La Fortune des Rougon

La Fortune des Rougon (paragraphe n°739)

Partie : Préface, chapitre IV

Les insurgés ne pouvaient songer à conserver Plassans en leur pouvoir. La ville était animée d'un esprit trop réactionnaire, pour qu'ils cherchassent même à y établir une commission démocratique, comme ils l'avaient déjà fait ailleurs. Ils se seraient éloignés simplement, si Macquart, poussé et enhardi par ses haines, n'avait offert de tenir Plassans en respect, à la condition qu'on laissât sous ses ordres une vingtaine d'hommes déterminés.

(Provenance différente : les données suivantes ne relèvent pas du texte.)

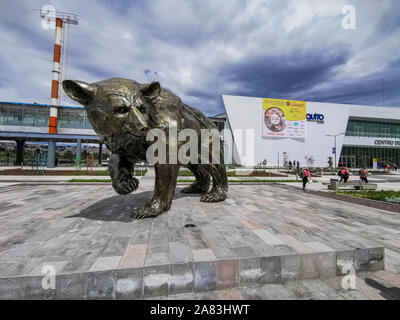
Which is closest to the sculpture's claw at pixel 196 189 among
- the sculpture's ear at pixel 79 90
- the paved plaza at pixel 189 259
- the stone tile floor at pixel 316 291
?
the paved plaza at pixel 189 259

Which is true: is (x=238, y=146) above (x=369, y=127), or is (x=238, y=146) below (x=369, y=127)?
below

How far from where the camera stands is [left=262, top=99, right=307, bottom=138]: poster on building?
33906 mm

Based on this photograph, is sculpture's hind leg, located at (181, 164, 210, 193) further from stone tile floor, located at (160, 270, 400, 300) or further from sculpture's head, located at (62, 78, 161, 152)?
stone tile floor, located at (160, 270, 400, 300)

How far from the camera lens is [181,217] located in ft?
11.7

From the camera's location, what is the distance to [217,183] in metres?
4.97

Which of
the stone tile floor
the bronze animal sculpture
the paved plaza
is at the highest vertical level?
the bronze animal sculpture

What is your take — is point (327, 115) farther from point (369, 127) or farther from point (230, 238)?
point (230, 238)

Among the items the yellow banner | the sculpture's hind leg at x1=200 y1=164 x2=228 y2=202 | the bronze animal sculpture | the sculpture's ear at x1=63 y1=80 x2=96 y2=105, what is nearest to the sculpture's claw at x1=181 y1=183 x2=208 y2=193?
the sculpture's hind leg at x1=200 y1=164 x2=228 y2=202

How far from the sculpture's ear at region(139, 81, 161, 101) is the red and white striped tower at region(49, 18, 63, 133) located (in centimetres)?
2979

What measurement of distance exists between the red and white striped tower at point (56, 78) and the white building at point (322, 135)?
25780mm

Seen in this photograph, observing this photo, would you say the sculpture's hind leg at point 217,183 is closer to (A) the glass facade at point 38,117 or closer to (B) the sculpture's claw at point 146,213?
(B) the sculpture's claw at point 146,213

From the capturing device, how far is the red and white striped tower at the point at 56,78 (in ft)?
83.4
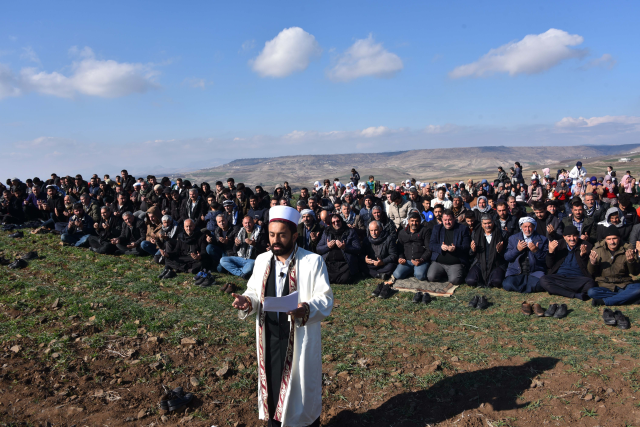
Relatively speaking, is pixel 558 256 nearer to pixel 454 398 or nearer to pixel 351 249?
pixel 351 249

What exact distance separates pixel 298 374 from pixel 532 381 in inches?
111

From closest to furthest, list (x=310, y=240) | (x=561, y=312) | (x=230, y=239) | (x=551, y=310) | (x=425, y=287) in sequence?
(x=561, y=312), (x=551, y=310), (x=425, y=287), (x=310, y=240), (x=230, y=239)

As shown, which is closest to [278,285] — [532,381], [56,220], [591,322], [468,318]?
[532,381]

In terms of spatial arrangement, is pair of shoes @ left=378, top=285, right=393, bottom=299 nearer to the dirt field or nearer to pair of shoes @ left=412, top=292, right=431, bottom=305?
the dirt field

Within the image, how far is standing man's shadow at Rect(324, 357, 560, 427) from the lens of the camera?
4027 mm

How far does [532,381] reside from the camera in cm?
446

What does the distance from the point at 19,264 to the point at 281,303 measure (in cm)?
957

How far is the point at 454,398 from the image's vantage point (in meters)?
4.29

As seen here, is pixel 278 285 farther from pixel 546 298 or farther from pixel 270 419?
pixel 546 298

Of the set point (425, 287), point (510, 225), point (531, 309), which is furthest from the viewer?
point (510, 225)

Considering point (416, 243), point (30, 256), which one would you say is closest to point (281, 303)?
point (416, 243)

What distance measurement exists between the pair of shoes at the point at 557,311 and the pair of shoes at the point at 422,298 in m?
1.88

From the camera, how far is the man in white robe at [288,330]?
3.27 m

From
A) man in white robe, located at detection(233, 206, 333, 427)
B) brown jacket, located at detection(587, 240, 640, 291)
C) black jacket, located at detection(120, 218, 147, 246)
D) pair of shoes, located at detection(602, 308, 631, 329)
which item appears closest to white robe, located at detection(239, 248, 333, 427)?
man in white robe, located at detection(233, 206, 333, 427)
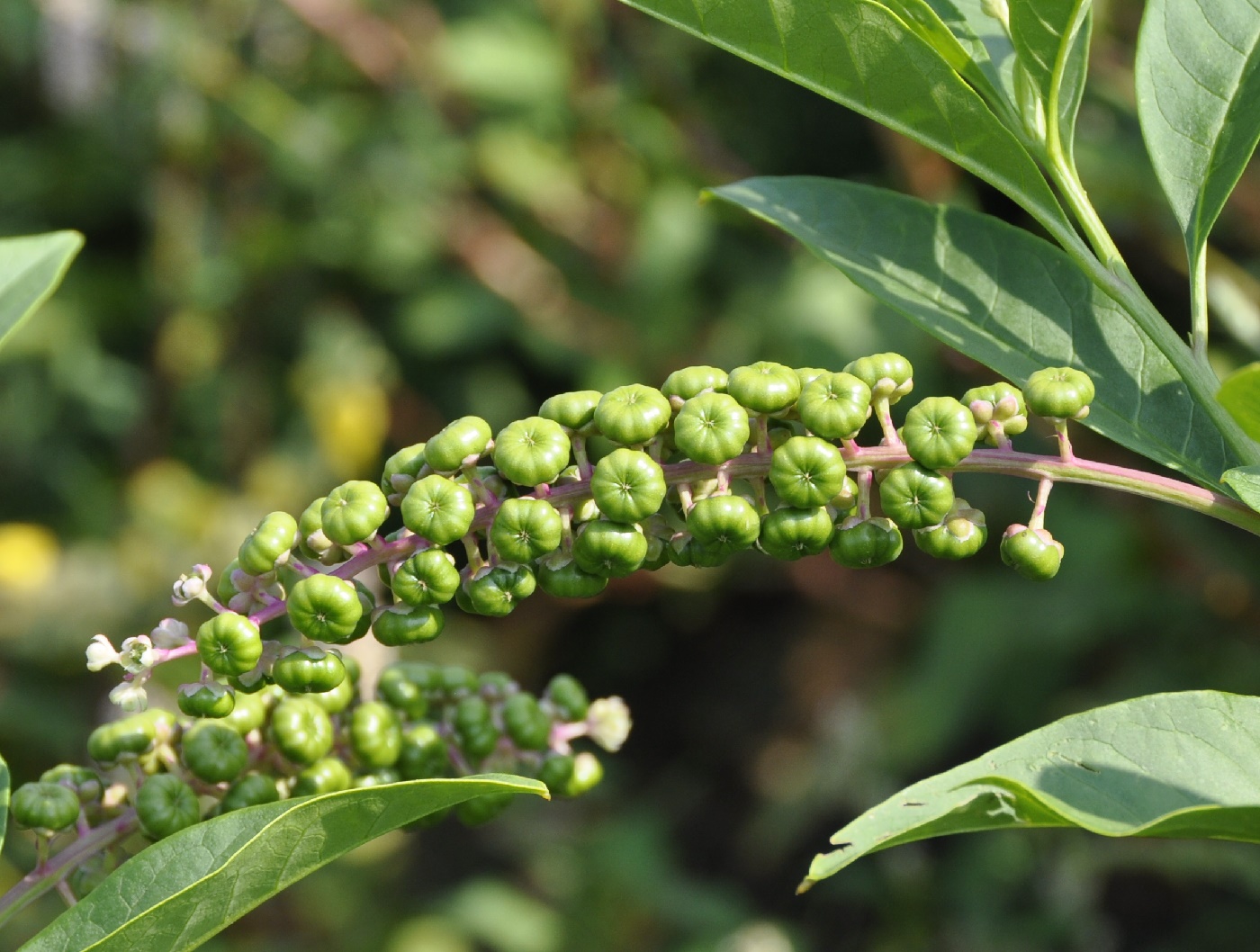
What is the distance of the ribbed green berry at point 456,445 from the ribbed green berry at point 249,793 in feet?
1.64

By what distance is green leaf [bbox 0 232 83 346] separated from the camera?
1.82m

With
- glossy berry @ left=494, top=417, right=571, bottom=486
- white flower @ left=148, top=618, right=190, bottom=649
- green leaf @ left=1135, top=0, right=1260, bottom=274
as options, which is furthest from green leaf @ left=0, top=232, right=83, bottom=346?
green leaf @ left=1135, top=0, right=1260, bottom=274

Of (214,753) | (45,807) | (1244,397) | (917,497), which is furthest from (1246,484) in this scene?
(45,807)

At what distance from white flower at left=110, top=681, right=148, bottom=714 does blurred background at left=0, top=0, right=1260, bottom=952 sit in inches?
122

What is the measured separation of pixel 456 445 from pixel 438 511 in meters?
0.08

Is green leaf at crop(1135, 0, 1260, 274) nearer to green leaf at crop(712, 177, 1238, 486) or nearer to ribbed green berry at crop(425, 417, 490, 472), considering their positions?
green leaf at crop(712, 177, 1238, 486)

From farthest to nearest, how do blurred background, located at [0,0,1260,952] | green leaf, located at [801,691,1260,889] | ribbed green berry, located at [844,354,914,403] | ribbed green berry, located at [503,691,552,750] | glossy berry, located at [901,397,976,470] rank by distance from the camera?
blurred background, located at [0,0,1260,952] → ribbed green berry, located at [503,691,552,750] → ribbed green berry, located at [844,354,914,403] → glossy berry, located at [901,397,976,470] → green leaf, located at [801,691,1260,889]

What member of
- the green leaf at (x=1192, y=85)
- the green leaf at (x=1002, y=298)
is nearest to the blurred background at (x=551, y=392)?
the green leaf at (x=1002, y=298)

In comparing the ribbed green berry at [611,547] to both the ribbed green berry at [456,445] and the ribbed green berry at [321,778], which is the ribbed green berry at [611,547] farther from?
the ribbed green berry at [321,778]

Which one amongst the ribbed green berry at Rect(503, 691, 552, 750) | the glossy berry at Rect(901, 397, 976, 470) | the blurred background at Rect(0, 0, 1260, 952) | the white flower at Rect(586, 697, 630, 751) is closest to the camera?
the glossy berry at Rect(901, 397, 976, 470)

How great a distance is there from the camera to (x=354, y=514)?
140 centimetres

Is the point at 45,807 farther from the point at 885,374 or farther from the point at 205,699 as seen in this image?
the point at 885,374

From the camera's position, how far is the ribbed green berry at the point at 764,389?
4.56ft

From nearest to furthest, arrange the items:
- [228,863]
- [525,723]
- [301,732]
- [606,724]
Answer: [228,863] < [301,732] < [525,723] < [606,724]
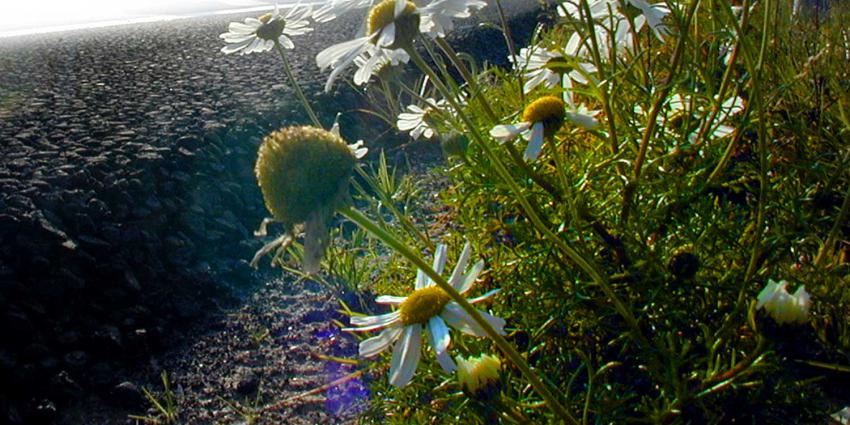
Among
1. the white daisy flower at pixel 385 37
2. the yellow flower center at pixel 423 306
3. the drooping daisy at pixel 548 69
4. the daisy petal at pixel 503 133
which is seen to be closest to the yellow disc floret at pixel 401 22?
the white daisy flower at pixel 385 37

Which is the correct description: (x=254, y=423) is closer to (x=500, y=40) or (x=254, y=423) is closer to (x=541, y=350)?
(x=541, y=350)

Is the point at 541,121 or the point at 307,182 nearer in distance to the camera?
the point at 307,182

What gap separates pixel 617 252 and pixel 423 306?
0.34 metres

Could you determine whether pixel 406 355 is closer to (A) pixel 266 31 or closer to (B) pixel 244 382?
(A) pixel 266 31

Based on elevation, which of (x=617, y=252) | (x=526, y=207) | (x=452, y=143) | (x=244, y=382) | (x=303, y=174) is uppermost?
(x=303, y=174)

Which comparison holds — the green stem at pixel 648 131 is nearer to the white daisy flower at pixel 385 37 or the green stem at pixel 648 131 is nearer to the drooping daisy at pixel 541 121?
the drooping daisy at pixel 541 121

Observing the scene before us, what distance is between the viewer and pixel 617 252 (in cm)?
112

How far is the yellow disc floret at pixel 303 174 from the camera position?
0.73 meters

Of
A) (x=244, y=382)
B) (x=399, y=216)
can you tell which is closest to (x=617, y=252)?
(x=399, y=216)

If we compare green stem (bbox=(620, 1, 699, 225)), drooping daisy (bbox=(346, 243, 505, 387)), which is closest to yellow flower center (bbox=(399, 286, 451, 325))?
drooping daisy (bbox=(346, 243, 505, 387))

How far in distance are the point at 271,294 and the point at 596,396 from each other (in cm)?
140

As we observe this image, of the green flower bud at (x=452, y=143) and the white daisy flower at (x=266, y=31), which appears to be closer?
the green flower bud at (x=452, y=143)

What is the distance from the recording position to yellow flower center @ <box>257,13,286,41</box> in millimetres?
1446

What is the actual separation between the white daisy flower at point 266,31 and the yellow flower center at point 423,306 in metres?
0.67
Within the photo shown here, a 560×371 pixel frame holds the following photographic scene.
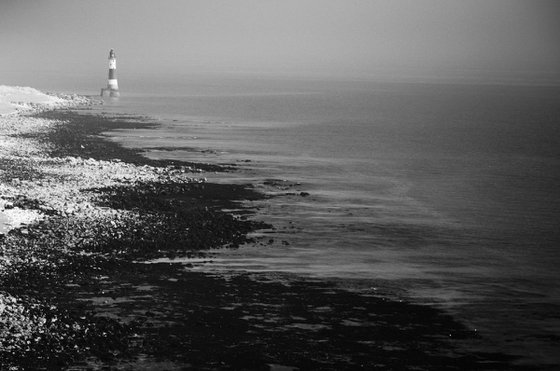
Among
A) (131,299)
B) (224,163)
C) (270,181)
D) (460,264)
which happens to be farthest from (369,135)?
(131,299)

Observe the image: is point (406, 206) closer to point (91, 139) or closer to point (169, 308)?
point (169, 308)

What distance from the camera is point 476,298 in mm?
27469

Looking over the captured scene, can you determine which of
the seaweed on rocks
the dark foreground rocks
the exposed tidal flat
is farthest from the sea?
the seaweed on rocks

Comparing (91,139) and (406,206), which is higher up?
(91,139)

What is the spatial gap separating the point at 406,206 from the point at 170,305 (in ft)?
68.9

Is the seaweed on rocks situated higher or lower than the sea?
higher

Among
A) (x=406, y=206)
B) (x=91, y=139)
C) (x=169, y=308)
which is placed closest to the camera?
(x=169, y=308)

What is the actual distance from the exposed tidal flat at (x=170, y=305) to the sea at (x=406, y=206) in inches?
46.4

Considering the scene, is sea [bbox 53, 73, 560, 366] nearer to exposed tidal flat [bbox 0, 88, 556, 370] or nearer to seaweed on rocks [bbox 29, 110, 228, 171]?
exposed tidal flat [bbox 0, 88, 556, 370]

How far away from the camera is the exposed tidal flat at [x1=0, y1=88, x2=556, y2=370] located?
21438 mm

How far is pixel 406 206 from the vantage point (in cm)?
4384

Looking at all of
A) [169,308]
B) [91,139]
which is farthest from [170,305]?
[91,139]

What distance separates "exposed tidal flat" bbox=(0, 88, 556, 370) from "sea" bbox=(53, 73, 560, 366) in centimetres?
118

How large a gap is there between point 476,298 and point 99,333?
38.0ft
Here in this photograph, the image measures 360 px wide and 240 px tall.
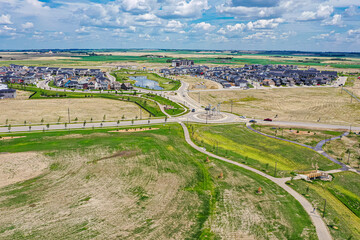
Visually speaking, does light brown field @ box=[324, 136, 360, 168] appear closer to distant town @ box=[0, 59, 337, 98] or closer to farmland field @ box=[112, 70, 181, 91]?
farmland field @ box=[112, 70, 181, 91]

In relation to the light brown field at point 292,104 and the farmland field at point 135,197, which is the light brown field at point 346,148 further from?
the farmland field at point 135,197

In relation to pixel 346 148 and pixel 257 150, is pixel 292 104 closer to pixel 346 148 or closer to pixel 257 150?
pixel 346 148

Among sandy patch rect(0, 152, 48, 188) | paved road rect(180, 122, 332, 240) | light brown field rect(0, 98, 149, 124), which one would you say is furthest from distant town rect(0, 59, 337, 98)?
paved road rect(180, 122, 332, 240)

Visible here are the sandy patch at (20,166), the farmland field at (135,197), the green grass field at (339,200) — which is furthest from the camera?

On lui donna les vingt hommes, à la tête desquels il alla triomphalement occuper la mairie. Pendant ce temps, la colonne descendait le cours Sauvaire et sortait par la Grand-Porte, laissant derrièreelle, silencieuses et désertes, les rues qu'elle avait traversées comme un coup de tempête. Au loin s'étendaient les routes toutes blanches de lune. Miette avait refusé le bras de Silvère ; elle marchait bravement, ferme et droite, tenant le drapeau rouge à deux mains, sans se plaindre de l'onglée qui lui bleuissait les doigts.